Just like marriage and family it requires commitment, fidelity, and shared life. Just like marriage and family it can get messy!

I think the disappointment comes because for some reason we expect it to be neat. Like an engaged couple or a family welcoming children we tend to idealized life together. In the congregation is even more complicated by the fact that often we think of our spiritual lives as individualized experiences in a collective vs. a communal experience with a personal dimension. All of this humanity and human condition manifests itself in unhealthy ways as it should when you live life together.

Here is when the promise of the Holy Spirit to make us “one with Christ, one with each other, and one in ministry to all the world” comes in.
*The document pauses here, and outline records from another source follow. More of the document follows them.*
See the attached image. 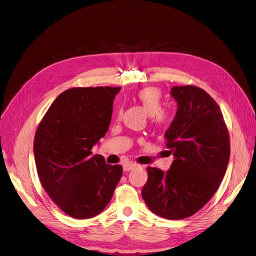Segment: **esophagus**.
I'll return each instance as SVG.
<instances>
[{"label": "esophagus", "mask_w": 256, "mask_h": 256, "mask_svg": "<svg viewBox=\"0 0 256 256\" xmlns=\"http://www.w3.org/2000/svg\"><path fill=\"white\" fill-rule=\"evenodd\" d=\"M137 166H140L138 163L133 162V161H128V162L126 163V164L123 166V168H124V171H130V170H133V168H135Z\"/></svg>", "instance_id": "obj_1"}]
</instances>
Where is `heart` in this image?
<instances>
[{
    "label": "heart",
    "mask_w": 256,
    "mask_h": 256,
    "mask_svg": "<svg viewBox=\"0 0 256 256\" xmlns=\"http://www.w3.org/2000/svg\"><path fill=\"white\" fill-rule=\"evenodd\" d=\"M135 98L138 100L147 112L152 116V121L158 126H164L170 119L168 111L162 108V92L158 88H144L136 92Z\"/></svg>",
    "instance_id": "1"
}]
</instances>
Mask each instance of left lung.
Masks as SVG:
<instances>
[{"label": "left lung", "mask_w": 256, "mask_h": 256, "mask_svg": "<svg viewBox=\"0 0 256 256\" xmlns=\"http://www.w3.org/2000/svg\"><path fill=\"white\" fill-rule=\"evenodd\" d=\"M178 100L175 119L166 133L175 160L171 168L148 166L144 201L168 220L189 218L204 206L224 178L230 140L222 111L204 90L194 85L172 88Z\"/></svg>", "instance_id": "8db88e82"}]
</instances>
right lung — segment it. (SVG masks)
<instances>
[{
	"label": "right lung",
	"instance_id": "right-lung-1",
	"mask_svg": "<svg viewBox=\"0 0 256 256\" xmlns=\"http://www.w3.org/2000/svg\"><path fill=\"white\" fill-rule=\"evenodd\" d=\"M120 88H71L56 98L38 126L34 152L41 185L74 218L100 214L122 176V166L92 156V148L107 133Z\"/></svg>",
	"mask_w": 256,
	"mask_h": 256
}]
</instances>
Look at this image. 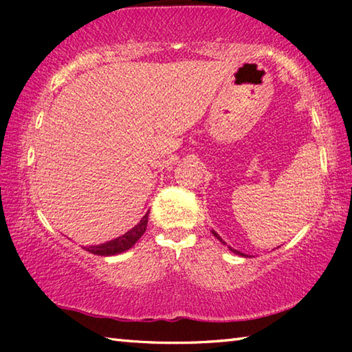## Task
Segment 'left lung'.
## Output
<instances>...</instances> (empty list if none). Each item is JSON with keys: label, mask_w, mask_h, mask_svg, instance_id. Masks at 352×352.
I'll return each instance as SVG.
<instances>
[{"label": "left lung", "mask_w": 352, "mask_h": 352, "mask_svg": "<svg viewBox=\"0 0 352 352\" xmlns=\"http://www.w3.org/2000/svg\"><path fill=\"white\" fill-rule=\"evenodd\" d=\"M212 234H214V236H216V237H217V239H219L220 242H222V243H225V242H223L222 239H220V237H219V234L216 233V231H212ZM230 250H231V252H233V253H236V254H242V256H245V254H243V253H241V252H236V250H233V248H231V247H230Z\"/></svg>", "instance_id": "left-lung-1"}]
</instances>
In spite of our differences, disappointments, and difficulties the Holy Spirit is continually shaping our souls into God’s own image, into a re-membered body, into a people with a common call. The Holy Spirit is sanctifying our assembly! Even before we recognize it and especially when God seems absent the work of God is there among us and the promise that the “the gates of Hades will not prevail against it” (Matt 16:18b, NRSV).

It is my prayer that we call one another to our identity as a body. To our shared identity, shared covenant, and shared call. That we encourage one another to mature in our common life, in our life with God, and that when it gets messy that we are reminded of our common need for divine grace.

So like marriage and family life we must be persistent in our love for one another, we must forgive one another as Christ has forgiven us, we must be patient with one another–especially when things are difficult–and we must put our whole trust in Christ who has called us by name and given us new life by water and the Spirit.

As I have said before in this space I too have a tendency to want to walk away. This has been the case in every congregation that I have lived life with since my teenage years. But time and time again God’s Spirit calls me back to my covenant of fidelity, of obedience, of life lived in community. Time and time again I am reminded that in the midst of life, of every day life, God makes us one, God sets us apart for God’s purposes, God calls us across time, space, culture, language, difference, God sends us empowered by the Spirit as agents of God’s kingdom . . . for the life of the world!

I would not want to live my life any other way!